Dziś kluczowym europejskim dostawcą miedzi, metalu, który znalazł się na unijnej liście surowców krytycznych, jest grupa KGHM. Przy okazji jej produkcji pozyskuje się również nikiel, platynę i pallad. Koncern informuje, że wszystkie te metale są pozyskiwane na etapie wydobycia, wzbogacenia i przetopu koncentratów własnych i importowanych. Tylko miedź zapewnia jednak koncernowi istotne wpływy. Jej eksploatowane pokłady szacowane są obecnie na kilkanaście milionów ton.

W ostatnich latach KGHM sukcesywnie rozpoznaje i dokumentuje nowe partie złóż rud miedzi w rejonie lubińsko-głogowskim. „Dzięki temu pozyskano w 2017 r. koncesję na wydobywanie złoża rud miedzi z obszaru Gaworzyce. Aktualnie jesteśmy w procesie pozyskiwania koncesji na wydobycie z udokumentowanego w 2022 r. złoża Retków-Grodziszcze” – podaje zespół biura prasowego KGHM-u. Dodaje, że po uzyskaniu koncesji wydobywczej eksploatacja z tego obszaru ruszy prawdopodobnie przed 2030 r. Kolejne partie nowych złóż powinny być gotowe do górniczego udostępnienia w kolejnych kilkuletnich cyklach.

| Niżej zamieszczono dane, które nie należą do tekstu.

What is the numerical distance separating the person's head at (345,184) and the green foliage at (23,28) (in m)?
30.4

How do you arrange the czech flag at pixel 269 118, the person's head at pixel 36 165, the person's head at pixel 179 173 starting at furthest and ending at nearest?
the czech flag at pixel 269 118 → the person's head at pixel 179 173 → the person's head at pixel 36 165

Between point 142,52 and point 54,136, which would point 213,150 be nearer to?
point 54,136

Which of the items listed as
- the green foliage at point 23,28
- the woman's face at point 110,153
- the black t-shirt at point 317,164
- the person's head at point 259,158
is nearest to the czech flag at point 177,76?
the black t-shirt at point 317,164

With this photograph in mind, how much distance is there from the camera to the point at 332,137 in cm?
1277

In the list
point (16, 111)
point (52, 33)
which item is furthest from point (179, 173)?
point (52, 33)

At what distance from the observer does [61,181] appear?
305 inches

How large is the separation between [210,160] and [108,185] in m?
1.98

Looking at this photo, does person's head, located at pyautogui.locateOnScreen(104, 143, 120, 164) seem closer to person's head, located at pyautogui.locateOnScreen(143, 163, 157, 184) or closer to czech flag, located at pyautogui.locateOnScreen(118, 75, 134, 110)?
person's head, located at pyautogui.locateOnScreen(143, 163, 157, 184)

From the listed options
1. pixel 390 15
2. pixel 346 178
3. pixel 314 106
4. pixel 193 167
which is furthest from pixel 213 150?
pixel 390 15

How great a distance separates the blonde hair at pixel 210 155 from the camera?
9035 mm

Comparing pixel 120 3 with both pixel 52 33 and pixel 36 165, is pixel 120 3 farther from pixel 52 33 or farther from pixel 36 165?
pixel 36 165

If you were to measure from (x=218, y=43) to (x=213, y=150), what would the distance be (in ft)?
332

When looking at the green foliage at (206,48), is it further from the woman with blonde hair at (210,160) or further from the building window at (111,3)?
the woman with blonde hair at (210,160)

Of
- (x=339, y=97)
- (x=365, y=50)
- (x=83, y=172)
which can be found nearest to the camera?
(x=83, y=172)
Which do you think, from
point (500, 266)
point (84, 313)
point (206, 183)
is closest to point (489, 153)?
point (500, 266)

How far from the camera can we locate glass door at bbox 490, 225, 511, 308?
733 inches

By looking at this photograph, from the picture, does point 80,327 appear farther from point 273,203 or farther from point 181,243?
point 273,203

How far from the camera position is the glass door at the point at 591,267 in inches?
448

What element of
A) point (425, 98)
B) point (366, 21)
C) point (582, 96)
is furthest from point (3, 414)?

Od przeszło 15 lat koncern prowadzi prace poszukiwawczo-rozpoznawcze w coraz głębszych partiach złoża lubińsko-głogowskiego. Obecnie uzyskane koncesje eksploracyjne pozwalają mu na prowadzenie tego typu prac do 2036 r. Jednocześnie monitoruje aktywność poszukiwawczą mniejszych przedsiębiorców, przede wszystkim na Dolnym Śląsku.

KGHM jest także aktywny na rynkach zagranicznych. Obecnie prowadzi prace poszukiwawcze m.in. w ramach podpisanej w 2023 r. umowy z kanadyjską firmą Azimuth (projekt Kukamas w kanadyjskiej prowincji Quebec) oraz w chilijskim projekcie eksploracyjnym Carrizalillo. Pozostałe projekty są na bardzo wczesnym etapie, przed uruchomieniem prac terenowych. Prowadzone są też prace eksploracyjne w ramach koncesji posiadanych przez KGHM, znajdujących się przy aktywach produkcyjnych, głównie dotyczy to chilijskiej kopalni Sierra Gorda.

KGHM do największych barier związanych z pozyskiwaniem surowców krytycznych zalicza dostępność złóż, co związane jest z ich występowaniem w mało stabilnych regionach świata. Często wyzwaniem jest też długi czas realizacji nowych inwestycji w eksploatację złóż oraz rosnące koszty projektów wydobywczych.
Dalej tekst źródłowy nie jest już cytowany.